Mural Descriptions and Artist Biographies
Karl Free (1903-1947)
French Huguenots in Florida
The mural depicts a picturesque legend of the landing of the first Huguenots in Florida.
Karl Free was born in Davenport, Iowa. He studied at the Art Students League in New York under Joseph Pennell, Boardman Robinson, and Kenneth Hayes Miller. Free worked as Associate Curator of Graphic Arts at the Whitney Museum of American Art from its founding in 1930. Today his works are in such institutions as the Museum of Modern Art, New York City and Davenport (Iowa) Municipal Art Gallery. He also completed a Section of Fine Arts commission for the U.S. Post Office in Princeton, New Jersey.
William Palmer (1906-1987)
Covered Wagons Attacked by Indians (1937)
The mural depicts an attack on a covered wagon that is carrying U.S. mail to western territories.
William Palmer was born in Des Moines, Iowa. He studied at the Art Student’s League in New York, learning figure drawing under Boardman Robinson and like painting and mural composition under Kenneth Hayes Miller. In 1927, Palmer traveled to France and studied fresco painting at the Ecole des Beaux Art de Fountainbleau. He created works of art for U.S. post office buildings in Monticello, Iowa and Boston, as well as Queens General Hospital in New York. From 1941 to 1974, Palmer served as the director of the Munson-Williams-Proctor Arts Institute in Utica, New York.
Ward Lockwood (1894-1963)
Consolidation of the West, 1937
Opening of the Southwest, 1937
Consolidation of the West depicts the establishment of the Postal Service by stage coach, Pony Express and railway.
Opening of the Southwest depicts a time line of settlement in the southwestern United States beginning with Spanish soldiers, priest, trappers, families and eventually miners.
Ward Lockwood studied art at the University of Kansas before attending the Pennsylvania Academy of Fine Arts and the Academie Ranson in Paris. He moved to Taos, New Mexico in the 1920s and became a member of the Taos Society of Artists. He founded the University of Texas Art Department in the late 1930s – early 40s. He also taught at the University of California-Berkeley, the University of Kansas and the University of Washington and developed the lithography program at the Colorado Springs Fine Arts center. He was classified as a regionalist in the 1930s but as his style matured, it moved from academic interpretations to a more cubist approach. Lockwood received Section commissions for the U.S. Postal Service Department Building in Washington, DC and the Post Offices in Wichita, Kansas, Lexington, Kentucky; Hamilton, Texas; and Edinburg, Texas.

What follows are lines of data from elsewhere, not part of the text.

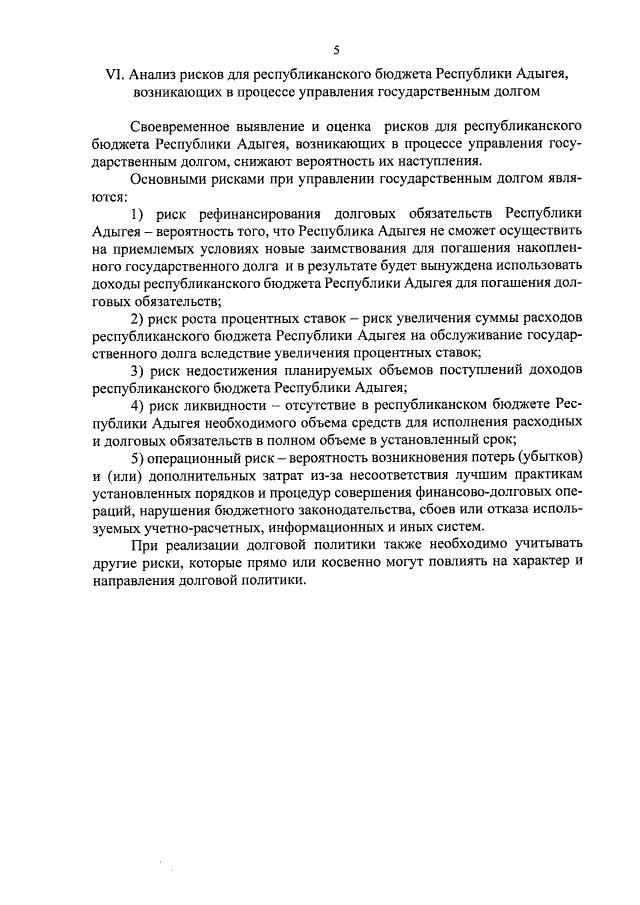 5

VI. Анализ рисков для республиканского бюджета Республики Адыгея, возникающих в процессе управления государственным долгом

Своевременное выявление и оценка рисков для республиканского бюджета Республики Адыгея, возникающих в процессе управления государственным долгом, снижают вероятность их наступления.

Основными рисками при управлении государственным долгом являются:

1) риск рефинансирования долговых обязательств Республики Адыгея – вероятность того, что Республика Адыгея не сможет осуществить на приемлемых условиях новые заимствования для погашения накопленного государственного долга и в результате будет вынуждена использовать доходы республиканского бюджета Республики Адыгея для погашения долговых обязательств;

2) риск роста процентных ставок – риск увеличения суммы расходов республиканского бюджета Республики Адыгея на обслуживание государственного долга вследствие увеличения процентных ставок;

3) риск недостижения планируемых объемов поступлений доходов республиканского бюджета Республики Адыгея;

4) риск ликвидности – отсутствие в республиканском бюджете Республики Адыгея необходимого объема средств для исполнения расходных и долговых обязательств в полном объеме в установленный срок;

5) операционный риск – вероятность возникновения потерь (убытков) и (или) дополнительных затрат из-за несоответствия лучшим практикам установленных порядков и процедур совершения финансово-долговых операций, нарушения бюджетного законодательства, сбоев или отказа используемых учетно-расчетных, информационных и иных систем.

При реализации долговой политики также необходимо учитывать другие риски, которые прямо или косвенно могут повлиять на характер и направления долговой политики.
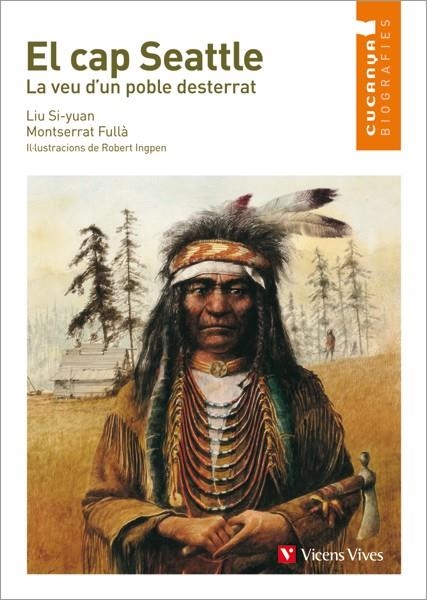 El cap Seattle
La veu d'un poble desterrat

Liu Si-yuan
Montserrat Fullà
Il·lustracions de Robert Ingpen

CUCANYA
BIOGRAFIES

Vicens Vives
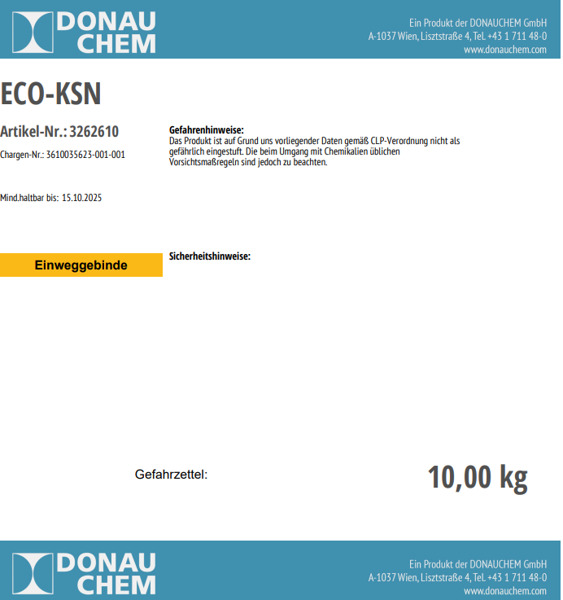 DONAU
CHEM

Ein Produkt der DONAUCHEM GmbH
A-1037 Wien, Lisztstraße 4, Tel. +43 1 711 48-0
www.donauchem.com

ECO-KSN

Artikel-Nr.: 3262610

Chargen-Nr.: 3610035623-001-001

Mind.haltbar bis: 15.10.2025

Einweggebinde

Gefahrenhinweise:
Das Produkt ist auf Grund uns vorliegender Daten gemäß CLP-Verordnung nicht als gefährlich eingestuft. Die beim Umgang mit Chemikalien üblichen Vorsichtsmaßregeln sind jedoch zu beachten.

Sicherheitshinweise:

Gefahrzettel:

10,00 kg

DONAU
CHEM

Ein Produkt der DONAUCHEM GmbH
A-1037 Wien, Lisztstraße 4, Tel. +43 1 711 48-0
www.donauchem.com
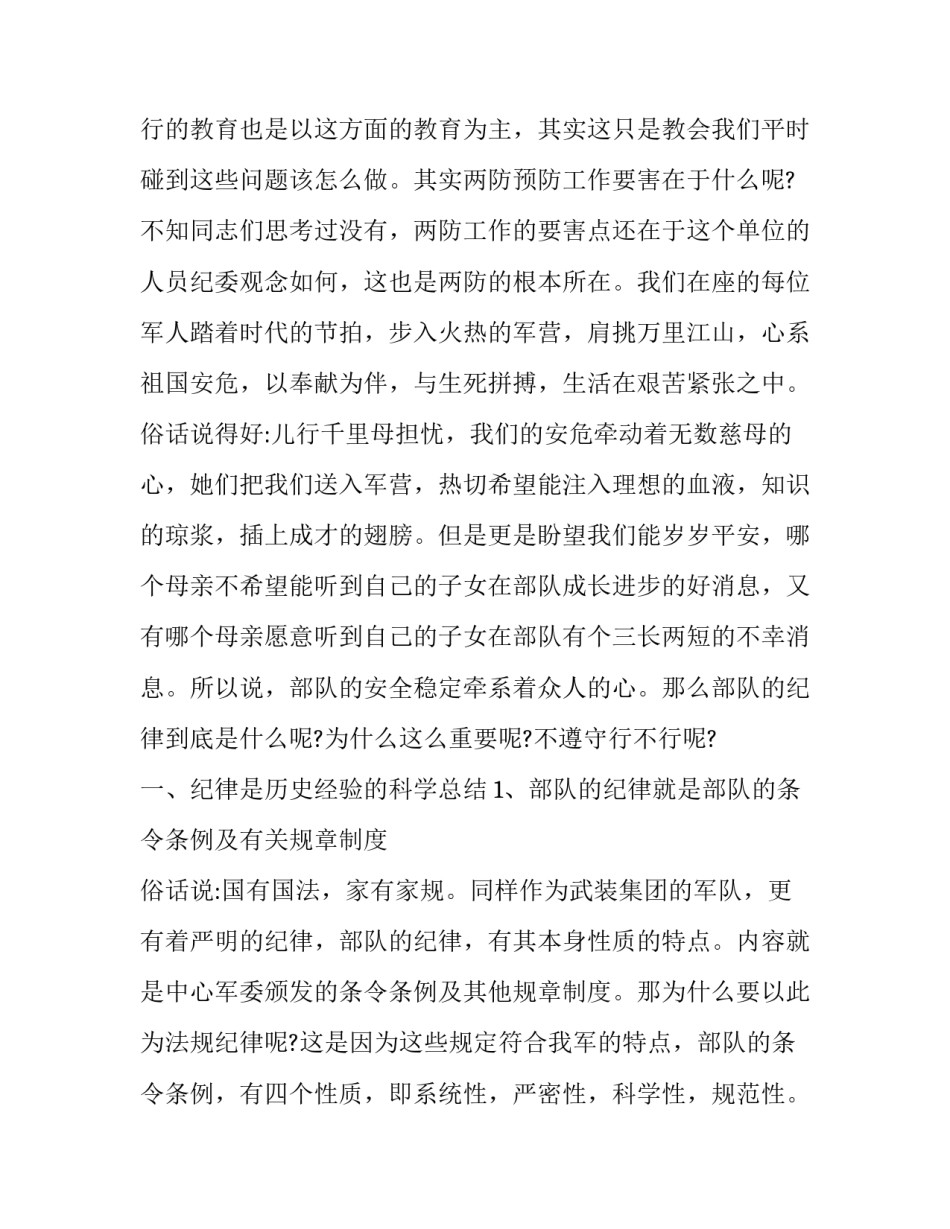 行的教育也是以这方面的教育为主，其实这只是教会我们平时碰到这些问题该怎么做。其实两防预防工作要害在于什么呢?不知同志们思考过没有，两防工作的要害点还在于这个单位的人员纪委观念如何，这也是两防的根本所在。我们在座的每位军人踏着时代的节拍，步入火热的军营，肩挑万里江山，心系祖国安危，以奉献为伴，与生死拼搏，生活在艰苦紧张之中。俗话说得好:儿行千里母担忧，我们的安危牵动着无数慈母的心，她们把我们送入军营，热切希望能注入理想的血液，知识的琼浆，插上成才的翅膀。但是更是盼望我们能岁岁平安，哪个母亲不希望能听到自己的子女在部队成长进步的好消息，又有哪个母亲愿意听到自己的子女在部队有个三长两短的不幸消息。所以说，部队的安全稳定牵系着众人的心。那么部队的纪律到底是什么呢?为什么这么重要呢?不遵守行不行呢?

一、纪律是历史经验的科学总结 1、部队的纪律就是部队的条令条例及有关规章制度

俗话说:国有国法，家有家规。同样作为武装集团的军队，更有着严明的纪律，部队的纪律，有其本身性质的特点。内容就是中心军委颁发的条令条例及其他规章制度。那为什么要以此为法规纪律呢?这是因为这些规定符合我军的特点，部队的条令条例，有四个性质，即系统性，严密性，科学性，规范性。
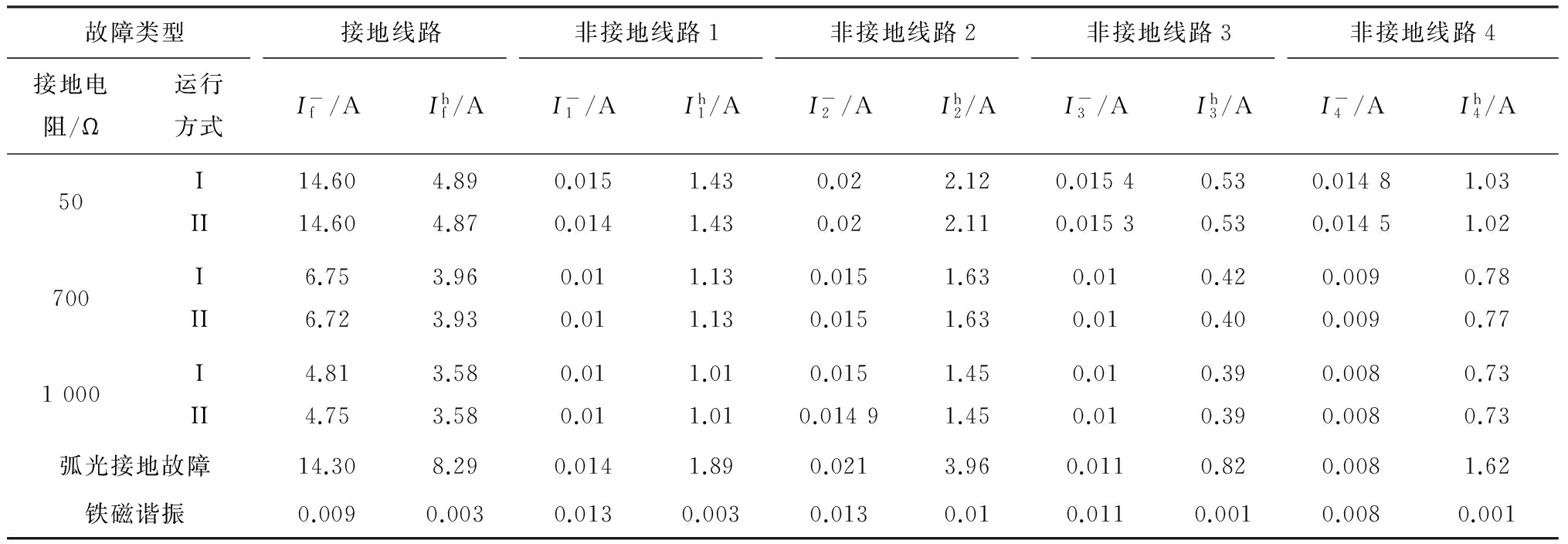 | 故障类型 | | 接地线路 | | 非接地线路 1 | | 非接地线路 2 | | 非接地线路 3 | | 非接地线路 4 | |
|---|---|---|---|---|---|---|---|---|---|---|---|
| 接地电阻/Ω | 运行方式 | $I_f^-$/A | $I_f^h$/A | $I_1^-$/A | $I_1^h$/A | $I_2^-$/A | $I_2^h$/A | $I_3^-$/A | $I_3^h$/A | $I_4^-$/A | $I_4^h$/A |
| 50 | I | 14.60 | 4.89 | 0.015 | 1.43 | 0.02 | 2.12 | 0.015 4 | 0.53 | 0.014 8 | 1.03 |
| | II | 14.60 | 4.87 | 0.014 | 1.43 | 0.02 | 2.11 | 0.015 3 | 0.53 | 0.014 5 | 1.02 |
| 700 | I | 6.75 | 3.96 | 0.01 | 1.13 | 0.015 | 1.63 | 0.01 | 0.42 | 0.009 | 0.78 |
| | II | 6.72 | 3.93 | 0.01 | 1.13 | 0.015 | 1.63 | 0.01 | 0.40 | 0.009 | 0.77 |
| 1 000 | I | 4.81 | 3.58 | 0.01 | 1.01 | 0.015 | 1.45 | 0.01 | 0.39 | 0.008 | 0.73 |
| | II | 4.75 | 3.58 | 0.01 | 1.01 | 0.014 9 | 1.45 | 0.01 | 0.39 | 0.008 | 0.73 |
| 弧光接地故障 | | 14.30 | 8.29 | 0.014 | 1.89 | 0.021 | 3.96 | 0.011 | 0.82 | 0.008 | 1.62 |
| 铁磁谐振 | | 0.009 | 0.003 | 0.013 | 0.003 | 0.013 | 0.01 | 0.011 | 0.001 | 0.008 | 0.001 |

Frank Albert Mechau, Jr. (1904-1946)
Dangers of the Mail, (1937)
Pony Express, (1937)
Pony Express depicts riders changing horses at a corral located in a remote Western landscape. In the smaller panels along the mural’s lower edge, Mechau conveys his own stylistic interpretation of landscapes and events riders may have experienced.
Dangers of the Mail is a reconstruction of a fatal encounter between settlers and Indians. The smaller panels along the lower edge of the mural depict additional and often violent encounters between settlers and Indians.
Frank Mechau was reared in Colorado. Denver University and the Art Institute of Chicago were way stations to an extended period of painting and study of art in Europe. Following his return to Colorado in 1932, he received three Guggenheim Fellowships, taught at the Colorado Springs Fine Art Center, and from 1940-43 was head of the art department at Columbia University. Eleven murals commissioned for federal buildings during the New Deal art program hang in Colorado, Texas, Nebraska, and Washington, D.C. His many other works are found in the Metropolitan Museum, Denver Art Museum, Denver Public Library, Colorado Springs Fine Arts Center, and in other public and private collections.